2. The method for predicting protein function based on combination of transfer learning and three-way GNN according to claim 1, wherein the spatial contact relation of Ca atoms in the residues in step S2 is that a protein is composed of N amino acid residues, the spatial structure file of the protein is traversed, the spatial structure coordinates of Ca atoms in each amino acid residue are extracted therefrom, the spatial distance between all Ca atoms is calculated based on the coordinates, a distance threshold is set to determine whether or not to contact between two residues, thereby obtaining an N x N amino acid residue contact matrix, then, only edge r with contact relation is taken, and an adjacent matrix with a distance matrix of 2 x 2r is converted according to the source node and the target node of the edge r, which is taken as the amino acid residue contact graph.

3. The method for predicting protein function based on combination of transfer learning and three-way GNN according to claim 2, wherein the amino acid residue contact patterns of different linkage densities in step S2 are amino acid residue contact patterns of protein space structure file and AlphaFold predicted protein space structure file actually measured by PDB are calculated separately, and amino acid residue contact patterns representing different contact densities are calculated according to different distance threshold values.

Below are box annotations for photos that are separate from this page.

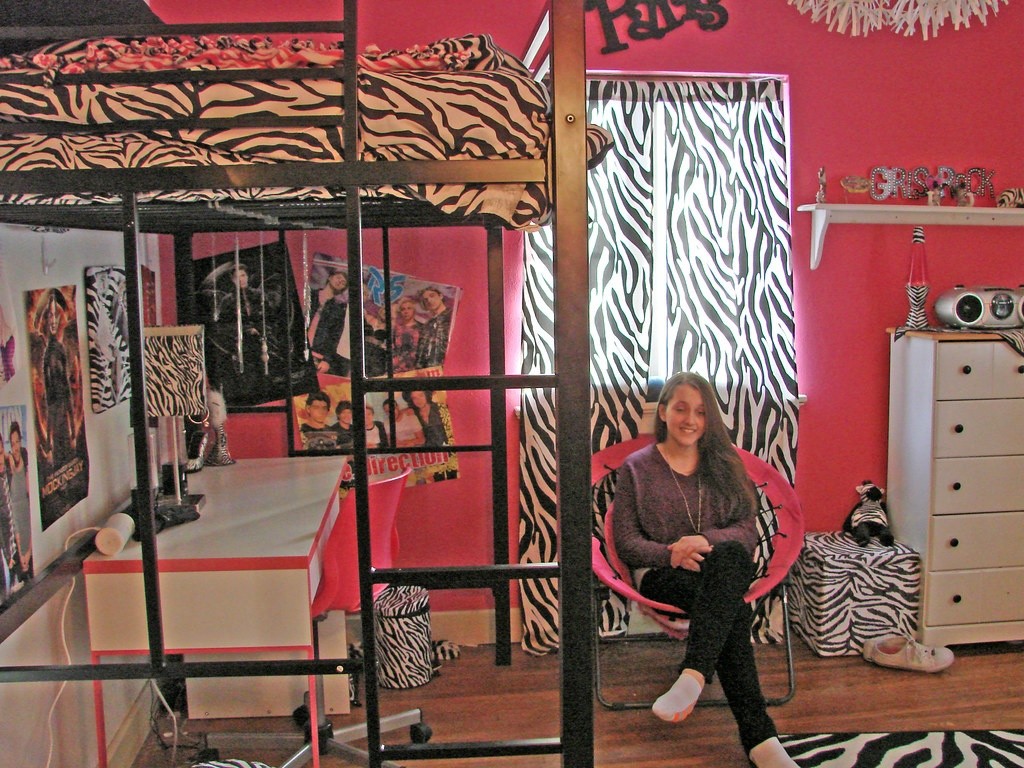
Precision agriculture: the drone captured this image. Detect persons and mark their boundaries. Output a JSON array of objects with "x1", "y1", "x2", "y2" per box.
[
  {"x1": 224, "y1": 265, "x2": 279, "y2": 362},
  {"x1": 301, "y1": 390, "x2": 447, "y2": 488},
  {"x1": 0, "y1": 423, "x2": 33, "y2": 603},
  {"x1": 308, "y1": 270, "x2": 453, "y2": 378},
  {"x1": 41, "y1": 297, "x2": 75, "y2": 491},
  {"x1": 616, "y1": 372, "x2": 800, "y2": 768}
]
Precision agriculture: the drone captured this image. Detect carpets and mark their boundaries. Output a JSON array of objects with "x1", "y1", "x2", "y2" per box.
[{"x1": 776, "y1": 729, "x2": 1024, "y2": 768}]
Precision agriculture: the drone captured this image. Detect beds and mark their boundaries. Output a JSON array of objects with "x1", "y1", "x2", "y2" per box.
[{"x1": 0, "y1": 0, "x2": 593, "y2": 768}]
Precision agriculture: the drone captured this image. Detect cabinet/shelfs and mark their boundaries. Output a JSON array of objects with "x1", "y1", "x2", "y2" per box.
[{"x1": 886, "y1": 326, "x2": 1024, "y2": 648}]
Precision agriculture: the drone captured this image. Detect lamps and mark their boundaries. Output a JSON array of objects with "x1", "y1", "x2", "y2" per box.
[{"x1": 143, "y1": 324, "x2": 208, "y2": 513}]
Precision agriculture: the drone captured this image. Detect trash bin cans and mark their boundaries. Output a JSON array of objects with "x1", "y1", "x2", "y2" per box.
[{"x1": 373, "y1": 585, "x2": 433, "y2": 689}]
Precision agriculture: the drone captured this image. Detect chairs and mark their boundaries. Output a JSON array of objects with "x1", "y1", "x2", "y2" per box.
[
  {"x1": 196, "y1": 464, "x2": 432, "y2": 768},
  {"x1": 591, "y1": 434, "x2": 805, "y2": 709}
]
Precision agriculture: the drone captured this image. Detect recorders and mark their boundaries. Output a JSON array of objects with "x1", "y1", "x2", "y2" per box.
[{"x1": 935, "y1": 283, "x2": 1024, "y2": 330}]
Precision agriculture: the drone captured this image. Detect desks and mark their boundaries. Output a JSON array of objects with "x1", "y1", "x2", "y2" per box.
[{"x1": 82, "y1": 455, "x2": 349, "y2": 768}]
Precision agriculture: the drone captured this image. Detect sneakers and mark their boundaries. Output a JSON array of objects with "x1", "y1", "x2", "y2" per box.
[{"x1": 863, "y1": 632, "x2": 955, "y2": 672}]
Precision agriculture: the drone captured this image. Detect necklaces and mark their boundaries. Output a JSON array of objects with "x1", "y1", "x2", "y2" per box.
[{"x1": 666, "y1": 444, "x2": 701, "y2": 533}]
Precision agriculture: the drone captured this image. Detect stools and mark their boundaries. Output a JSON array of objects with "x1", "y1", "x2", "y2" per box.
[{"x1": 787, "y1": 530, "x2": 920, "y2": 658}]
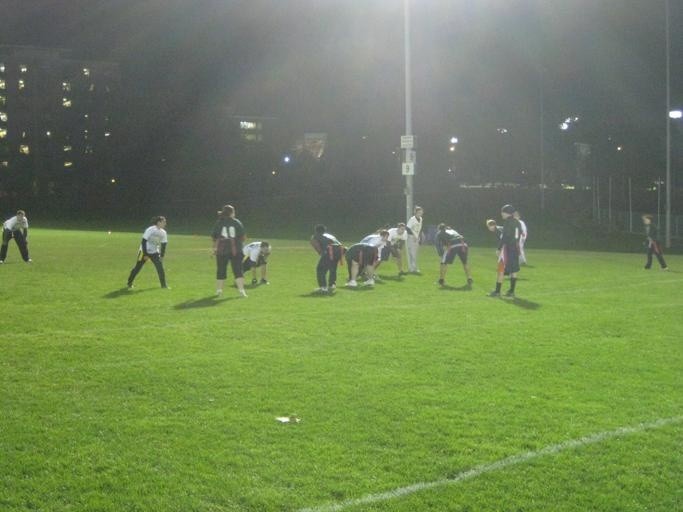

4. The method for predicting protein functions based on transfer learning and three-channel combined GNN according to claim 1 is characterized in that the characteristic aggregation and propagation mode of the three-channel combined graph neural network is that a residue-level mixed characteristic map of an amino acid sequence is used as an initial characteristic matrix input of a2 x 2 parallel two-channel GCN network, a sparse amino acid residue contact graph extracted by a smaller contact threshold is used as an adjacent matrix input of one characteristic channel of the parallel network, a dense amino acid residue contact graph extracted by a larger contact threshold is used as an adjacent matrix input of the other characteristic channel, the output characteristics of the 2 x 2 parallel two-channel GCN network are subjected to characteristic fusion to obtain fusion characteristics, the fusion characteristics are used as a characteristic matrix input of a GATv network, a sparse amino acid residue contact graph is used as an adjacent matrix input of the GATv network, and the GATv network obtains output node characteristics of the three-channel combined graph neural network after further noise filtering and characteristic extraction of the fusion characteristics.

5. The method for predicting protein function based on combination of transfer learning and three-way GNN according to claim 1, wherein in step S1, a NoSQL-type protein document type association database is constructed based on mongo db.

6. The method for predicting protein functionality based on combination of transfer learning and three-way GNN of claim 5, wherein the step of constructing a NoSQL-type protein document-type relational database is as follows:

Step S103, classifying data interfaces corresponding to the request types of IDs, and analyzing xml and JSON data packets returned by the interfaces through BeautifulSoup, jsonpath frames and regular expressions to obtain a JSON dictionary formed by protein association information in three databases Uniprot, PDB, alphaFold and a JSON dictionary formed by target protein association data in a ChEMBL database;

Step S105, cross-correlating the main key target point ID in the ChEMBL associated information table with the Uniprot database identifier in the protein information main table to obtain a final protein document associated database, and searching key information of related protein items in the Uniprot, PDB, alphaFold, chEMBL database only through the Uniprot database identifier by a user.